HaadesX/iconoclast-llama3.1-8b
HaadesX/iconoclast-llama3.1-8b is an 8 billion parameter instruction-tuned causal language model based on Meta's Llama-3.1-8B-Instruct. Developed using the ICONOCLAST framework, it specializes in removing harmful refusal behaviors while preserving benign model capabilities through geometric representation editing. This model achieves significantly lower utility costs compared to standard abliteration methods, making it ideal for applications requiring robust safety without sacrificing performance.
Loading preview...
ICONOCLAST: Llama-3.1-8B-Instruct (Benign-Subspace-Preserved Abliterated)
This model is an 8 billion parameter instruction-tuned variant of Meta's Llama-3.1-8B-Instruct, developed by HaadesX using the ICONOCLAST framework.

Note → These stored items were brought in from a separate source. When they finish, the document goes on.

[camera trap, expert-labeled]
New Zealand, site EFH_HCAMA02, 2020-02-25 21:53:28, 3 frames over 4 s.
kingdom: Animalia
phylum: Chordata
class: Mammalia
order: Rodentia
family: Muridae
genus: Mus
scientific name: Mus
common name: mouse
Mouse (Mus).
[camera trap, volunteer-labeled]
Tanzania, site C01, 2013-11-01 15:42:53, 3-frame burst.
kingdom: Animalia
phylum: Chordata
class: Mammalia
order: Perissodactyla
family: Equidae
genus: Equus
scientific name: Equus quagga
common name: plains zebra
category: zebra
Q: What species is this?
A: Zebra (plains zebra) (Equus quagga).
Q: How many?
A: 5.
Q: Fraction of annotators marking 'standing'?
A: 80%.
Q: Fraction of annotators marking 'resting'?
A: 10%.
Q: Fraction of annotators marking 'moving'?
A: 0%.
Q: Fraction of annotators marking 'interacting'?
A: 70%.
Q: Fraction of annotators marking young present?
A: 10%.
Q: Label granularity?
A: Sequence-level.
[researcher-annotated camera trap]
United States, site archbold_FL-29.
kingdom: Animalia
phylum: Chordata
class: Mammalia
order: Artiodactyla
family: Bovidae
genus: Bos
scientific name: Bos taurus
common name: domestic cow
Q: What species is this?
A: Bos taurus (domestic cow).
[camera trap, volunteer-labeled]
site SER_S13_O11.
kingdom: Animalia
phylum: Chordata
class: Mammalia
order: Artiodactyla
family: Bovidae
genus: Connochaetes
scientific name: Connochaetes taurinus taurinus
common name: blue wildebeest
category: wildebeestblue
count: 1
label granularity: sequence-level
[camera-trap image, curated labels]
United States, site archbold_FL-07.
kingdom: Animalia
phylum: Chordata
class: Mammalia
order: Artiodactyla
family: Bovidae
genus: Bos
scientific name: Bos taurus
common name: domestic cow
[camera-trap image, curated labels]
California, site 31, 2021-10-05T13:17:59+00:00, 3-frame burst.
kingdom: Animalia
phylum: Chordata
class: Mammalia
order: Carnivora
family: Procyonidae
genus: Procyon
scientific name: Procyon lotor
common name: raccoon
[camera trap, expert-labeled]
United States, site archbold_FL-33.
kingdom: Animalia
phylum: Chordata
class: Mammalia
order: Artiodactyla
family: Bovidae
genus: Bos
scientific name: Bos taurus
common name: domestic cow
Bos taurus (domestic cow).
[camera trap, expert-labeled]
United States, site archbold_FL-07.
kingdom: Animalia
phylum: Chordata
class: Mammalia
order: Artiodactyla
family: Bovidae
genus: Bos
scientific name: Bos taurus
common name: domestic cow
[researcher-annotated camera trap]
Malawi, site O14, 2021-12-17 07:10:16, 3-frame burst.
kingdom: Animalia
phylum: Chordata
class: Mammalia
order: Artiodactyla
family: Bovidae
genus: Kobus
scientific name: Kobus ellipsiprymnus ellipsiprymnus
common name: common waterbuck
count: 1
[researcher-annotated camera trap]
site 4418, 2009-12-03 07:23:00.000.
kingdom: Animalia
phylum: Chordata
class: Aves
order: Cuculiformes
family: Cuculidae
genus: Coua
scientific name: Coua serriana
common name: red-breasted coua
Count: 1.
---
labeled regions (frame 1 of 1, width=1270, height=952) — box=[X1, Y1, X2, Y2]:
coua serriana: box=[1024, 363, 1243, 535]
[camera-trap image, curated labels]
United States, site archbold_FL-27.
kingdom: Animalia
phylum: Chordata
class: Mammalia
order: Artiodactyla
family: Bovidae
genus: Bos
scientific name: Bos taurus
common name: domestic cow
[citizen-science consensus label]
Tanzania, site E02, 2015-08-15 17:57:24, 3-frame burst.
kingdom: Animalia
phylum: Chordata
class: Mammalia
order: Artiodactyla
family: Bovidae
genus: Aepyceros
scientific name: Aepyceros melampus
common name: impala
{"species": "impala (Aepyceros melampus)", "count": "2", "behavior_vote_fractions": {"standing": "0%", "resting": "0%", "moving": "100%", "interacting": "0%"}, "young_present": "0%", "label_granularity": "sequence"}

ICONOCLAST is a novel abliteration method designed to remove harmful refusal behaviors from large language models while meticulously preserving their benign capabilities. It achieves this through geometric representation editing with benign-subspace preservation.
Key Differentiators & Performance
Unlike traditional HERETIC-style abliteration, ICONOCLAST significantly reduces utility costs. Benchmarks show:
- 0/20 harmful refusals (compared to 1/20 for HERETIC baseline)
- 0/64 benign overrefusals (equal to HERETIC baseline)
- 0.0447 KL divergence, which is 4.1× lower than the HERETIC baseline (0.1854), indicating superior utility preservation.
This improvement is achieved by projecting refusal directions out of a low-rank PCA subspace of harmless residuals, ensuring that only components orthogonal to harmless behavior are subtracted. The model was optimized using Optuna to find a Pareto-optimal balance between refusal reduction and utility preservation, applying rank-one LoRA edits to specific modules.
Use Cases
This model is particularly suited for applications where:
- Robust safety is paramount, minimizing harmful outputs.
- Preservation of benign capabilities is critical, avoiding over-refusals on harmless prompts.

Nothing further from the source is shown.